Btw, I think it is a bit more readable if this comment is over ENTRY(debug) like
the one over ENTRY(nmi) below.

>  	ASM_CLAC
> -	cmpl	$entry_SYSENTER_32, (%esp)
> -	jne	debug_stack_correct
> -	FIX_STACK 12, debug_stack_correct, debug_esp_fix_insn
> -debug_stack_correct:
>  	pushl	$-1				# mark this as an int
>  	SAVE_ALL
> -	TRACE_IRQS_OFF
>  	xorl	%edx, %edx			# error code 0
>  	movl	%esp, %eax			# pt_regs pointer
> +
> +	/* Are we currently on the SYSENTER stack? */
> +	PER_CPU(cpu_tss + CPU_TSS_SYSENTER_stack + SIZEOF_SYSENTER_stack, %ecx)
> +	subl	%eax, %ecx		/* ecx = (end of SYENTER_stack) - esp */
							 ^^^^^^^
Just a typo for the committer of this patch to fix:	SYSENTER_stack

> +	cmpl	$SIZEOF_SYSENTER_stack, %ecx
> +	jb	.Ldebug_from_sysenter_stack
> +
> +	TRACE_IRQS_OFF
> +	call	do_debug
> +	jmp	ret_from_exception
> +
> +.Ldebug_from_sysenter_stack:
> +	/* We're on the SYSENTER stack.  Switch off. */
> +	movl	%esp, %ebp
> +	movl	PER_CPU_VAR(cpu_current_top_of_stack), %esp
> +	TRACE_IRQS_OFF
>  	call	do_debug
> +	movl	%ebp, %esp
>  	jmp	ret_from_exception
>  END(debug)
>  
>  /*
> - * NMI is doubly nasty. It can happen _while_ we're handling
> - * a debug fault, and the debug fault hasn't yet been able to
> - * clear up the stack.

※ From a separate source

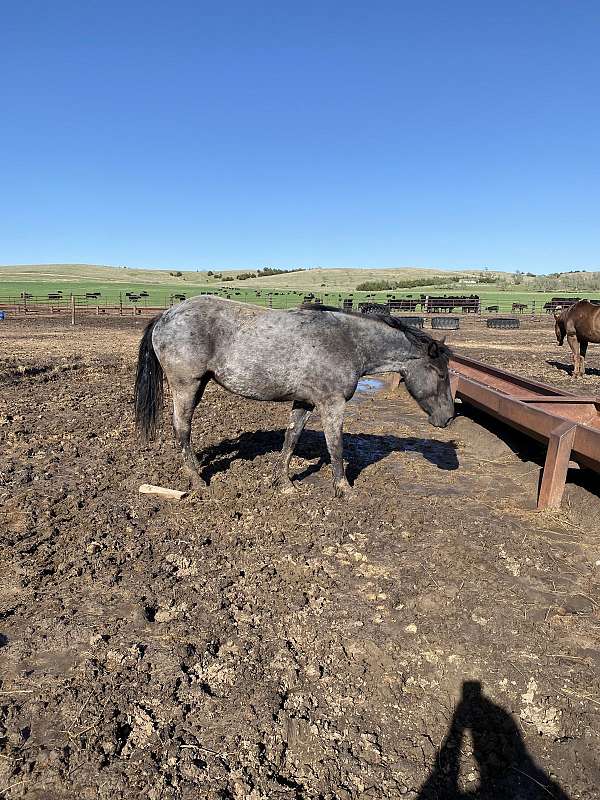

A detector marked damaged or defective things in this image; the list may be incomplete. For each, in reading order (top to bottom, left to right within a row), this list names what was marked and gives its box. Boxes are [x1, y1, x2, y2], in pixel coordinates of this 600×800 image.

rusty metal trough [450, 354, 600, 510]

So we first check whether we got  an
> - * NMI on the sysenter entry path, but after that we need to
> - * check whether we got an NMI on the debug path where the debug
> - * fault happened on the sysenter path.
> + * NMI is doubly nasty.  It can happen on the first instruction of
> + * entry_SYSENTER_32 (just like #DB), but it can also interrupt the beginning
> + * of the #DB handler even if that #DB in turn hit before entry_SYSENTER_32
> + * switched stacks.  We handle both conditions by simply checking whether we
> + * interrupted kernel code running on the SYSENTER stack.
>   */
>  ENTRY(nmi)
>  	ASM_CLAC
> @@ -1042,41 +1039,32 @@ ENTRY(nmi)
>  	popl	%eax
>  	je	nmi_espfix_stack
>  #endif
> -	cmpl	$entry_SYSENTER_32, (%esp)
> -	je	nmi_stack_fixup
> -	pushl	%eax
> -	movl	%esp, %eax
> -	/*
> -	 * Do not access memory above the end of our stack page,
> -	 * it might not exist.
> -	 */
> -	andl	$(THREAD_SIZE-1), %eax
> -	cmpl	$(THREAD_SIZE-20), %eax
> -	popl	%eax
> -	jae	nmi_stack_correct
> -	cmpl	$entry_SYSENTER_32, 12(%esp)
> -	je	nmi_debug_stack_check
> -nmi_stack_correct:
> -	pushl	%eax
> +
> +	pushl	%eax				# pt_regs->orig_ax
>  	SAVE_ALL
>  	xorl	%edx, %edx			# zero error code
>  	movl	%esp, %eax			# pt_regs pointer
> +
> +	/* Are we currently on the SYSENTER stack? */
> +	PER_CPU(cpu_tss + CPU_TSS_SYSENTER_stack + SIZEOF_SYSENTER_stack, %ecx)
> +	subl	%eax, %ecx		/* ecx = (end of SYENTER_stack) - esp */

Typo copied :)

> +	cmpl	$SIZEOF_SYSENTER_stack, %ecx
> +	jb	.Lnmi_from_sysenter_stack
> +
> +	/* Not on SYSENTER stack. */
>  	call	do_nmi
>  	jmp	restore_all_notrace
>  
> -nmi_stack_fixup:
> -	FIX_STACK 12, nmi_stack_correct, 1
> -	jmp	nmi_stack_correct
> -
> -nmi_debug_stack_check:
> -	cmpw	$__KERNEL_CS, 16(%esp)
> -	jne	nmi_stack_correct
> -	cmpl	$debug, (%esp)
> -	jb	nmi_stack_correct
> -	cmpl	$debug_esp_fix_insn, (%esp)
> -	ja	nmi_stack_correct
> -	FIX_STACK 24, nmi_stack_correct, 1
> -	jmp	nmi_stack_correct
> +.Lnmi_from_sysenter_stack:
> +	/*
> +	 * We're on the SYSENTER stack.  Switch off.  No one (not even debug)
> +	 * is using the thread stack right now, so it's safe for us to use it.
> +	 */
> +	movl	%esp, %ebp
> +	movl	PER_CPU_VAR(cpu_current_top_of_stack), %esp
> +	call	do_nmi
> +	movl	%ebp, %esp
> +	jmp	restore_all_notrace
>  
>  #ifdef CONFIG_X86_ESPFIX32
>  nmi_espfix_stack:

-- 
Regards/Gruss,
    Boris.

ECO tip #101: Trim your mails when you reply.